When using processes instead of threads, you will sooner or later have to
handle signals using Kernel.trap
.4 To be able to integrate this
nicely with the rest of your code that probably blocks in
Cod.select
as much as possible, you can use the self-pipe
trick.
Rather than cover what a self-pipe is again, I refer you to the extensive documentation online. ’cause this is an old trick!
Using cod, it boils down to this:
self_pipe = Cod.pipe.split
# Register a handler for USR1
trap(:USR1) { self_pipe.write.put :USR1 }
Process.kill(:USR1,
Process.pid)
# Do something without worrying about signals
# Here's the advantage of self-pipe: You can
# decide when to listen for signals. Otherwise
# trap is very preemptive.
self_pipe.read.get # => :USR1
Did you notice that a split pipe returns an array that also answers to
#read
and #write
? This is useful for when you cannot
come up with a name for both ends, as in the above example.
All is not butter and honey in the land of forks. As it is the case with every style of programming, there are a number of things to be aware of. This section of the tutorial strives to give you a heads-up to most of them. Please tell me if something is missing.
Ruby buffers output sent to IO streams for a while. So does the operating system. When you fork a new process, the OS buffers get flushed to disk while the Ruby buffers get duplicated into the new process. (Along with the open file descriptor)
Ruby buffers get flushed at other moments, like when you write more output to the IO stream or when a child process exits. And the drama unfolds: Your child processes will write the unflushed Ruby buffers to the open IO stream upon exit. Their master process will write the same buffer to the same stream on its next write. And you’ll end up with duplicated file contents.
To prevent this from happening: Either flush the streams before you fork
stream.flush
or have them synch to OS buffers immediately on write
stream.sync = true
or even better – don’t let the child inherit the stream in the first place. This can only be achieved by opening the stream after the fork.
While the previous gotcha was more of a Ruby bug, this is a unix problem: When you use signals in your Ruby program, you might mess up C extensions you use. Without signal handling, someone might write the following C code:
size = recv(socket, &buffer, 1024, 0);
assert(size > 0);
// Do something with the data in buffer
But once you register a trap for a signal (man 2 sigaction
),
signals might have to be delivered to your process during the blocking call to
recv
. What your OS will do in this case is really simple and
never happens until you register a sigaction
: It returns from the
recv
call with an exit code of -1. (and an _errno
of
EAGAIN)
You could not care less. This marks the precise spot where that library becomes useless to you, since you’d have to read all the code back and fix all instances where calls are made to the operating system with the wrong set of assumptions. Now you know at least where that assertion fault (or EAGAIN error) all over sudden comes from.
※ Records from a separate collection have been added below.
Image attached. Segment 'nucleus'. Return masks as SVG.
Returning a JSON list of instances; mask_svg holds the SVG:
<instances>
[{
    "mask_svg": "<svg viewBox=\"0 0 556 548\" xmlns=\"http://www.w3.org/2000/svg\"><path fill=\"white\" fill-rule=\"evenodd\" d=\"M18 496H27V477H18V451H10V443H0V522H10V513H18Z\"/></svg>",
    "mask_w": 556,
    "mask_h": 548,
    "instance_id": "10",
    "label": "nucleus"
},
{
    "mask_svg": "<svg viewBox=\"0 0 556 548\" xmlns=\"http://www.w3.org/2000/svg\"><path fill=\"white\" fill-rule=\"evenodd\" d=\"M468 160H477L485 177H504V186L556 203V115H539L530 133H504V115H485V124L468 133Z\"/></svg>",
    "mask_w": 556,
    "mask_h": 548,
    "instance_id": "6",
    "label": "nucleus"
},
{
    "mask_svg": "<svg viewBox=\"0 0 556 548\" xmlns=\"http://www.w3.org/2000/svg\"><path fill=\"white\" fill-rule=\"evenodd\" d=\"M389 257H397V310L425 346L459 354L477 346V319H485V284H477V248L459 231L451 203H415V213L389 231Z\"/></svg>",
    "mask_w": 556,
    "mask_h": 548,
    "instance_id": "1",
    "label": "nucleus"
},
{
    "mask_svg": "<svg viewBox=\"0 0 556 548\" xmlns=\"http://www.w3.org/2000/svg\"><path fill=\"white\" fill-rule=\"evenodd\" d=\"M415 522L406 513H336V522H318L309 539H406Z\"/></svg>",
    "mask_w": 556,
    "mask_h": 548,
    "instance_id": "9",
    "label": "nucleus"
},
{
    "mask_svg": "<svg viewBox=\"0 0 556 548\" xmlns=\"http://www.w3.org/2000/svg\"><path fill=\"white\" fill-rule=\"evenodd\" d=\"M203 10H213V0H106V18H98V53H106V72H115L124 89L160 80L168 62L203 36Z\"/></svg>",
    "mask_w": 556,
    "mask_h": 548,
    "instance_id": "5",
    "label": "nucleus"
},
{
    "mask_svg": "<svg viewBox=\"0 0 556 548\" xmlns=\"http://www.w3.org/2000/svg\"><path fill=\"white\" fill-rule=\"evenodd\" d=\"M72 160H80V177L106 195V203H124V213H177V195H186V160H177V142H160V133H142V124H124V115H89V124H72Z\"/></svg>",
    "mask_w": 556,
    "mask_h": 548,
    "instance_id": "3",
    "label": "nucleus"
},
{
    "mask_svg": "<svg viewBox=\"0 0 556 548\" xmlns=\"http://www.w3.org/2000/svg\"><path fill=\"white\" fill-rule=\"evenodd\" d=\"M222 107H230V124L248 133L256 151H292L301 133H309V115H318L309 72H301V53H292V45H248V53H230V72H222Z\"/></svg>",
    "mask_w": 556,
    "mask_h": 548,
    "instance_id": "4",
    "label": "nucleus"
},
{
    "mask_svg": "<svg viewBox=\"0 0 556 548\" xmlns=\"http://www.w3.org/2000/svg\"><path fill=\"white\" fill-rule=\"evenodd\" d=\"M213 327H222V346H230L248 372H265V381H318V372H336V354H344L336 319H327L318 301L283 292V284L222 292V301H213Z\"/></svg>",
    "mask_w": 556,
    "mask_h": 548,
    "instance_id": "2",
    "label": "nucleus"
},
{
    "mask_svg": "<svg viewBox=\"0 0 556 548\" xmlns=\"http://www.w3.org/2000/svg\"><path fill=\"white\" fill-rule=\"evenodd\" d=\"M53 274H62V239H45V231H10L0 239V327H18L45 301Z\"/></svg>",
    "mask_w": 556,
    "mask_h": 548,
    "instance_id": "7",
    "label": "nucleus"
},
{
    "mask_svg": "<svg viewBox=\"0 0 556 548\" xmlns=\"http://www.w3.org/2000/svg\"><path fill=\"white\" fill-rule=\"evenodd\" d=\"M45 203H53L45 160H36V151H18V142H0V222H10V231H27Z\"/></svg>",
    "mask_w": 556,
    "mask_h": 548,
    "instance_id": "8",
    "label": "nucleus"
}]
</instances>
Your average Ruby is not copy-on-write friendly. This means that even though right after a fork, you don’t use double the memory you used in that parent process, some time afterwards you will, since the garbage collector Ruby uses will touch all that memory, creating a child copy of it.
If you create short-lived processes, this is not a problem. And if you create long-lived server processes – just thought I’d give you the heads-up. Try to google for Ruby and ‘Copy on Write’ – you’ll find prior art.
Some excellent books have been written about Unix. I personally did enjoy reading ‘Advanced Programming in the UNIX environment’ (Stevens, Rago). But hey, who am I to tell you that you should read a book.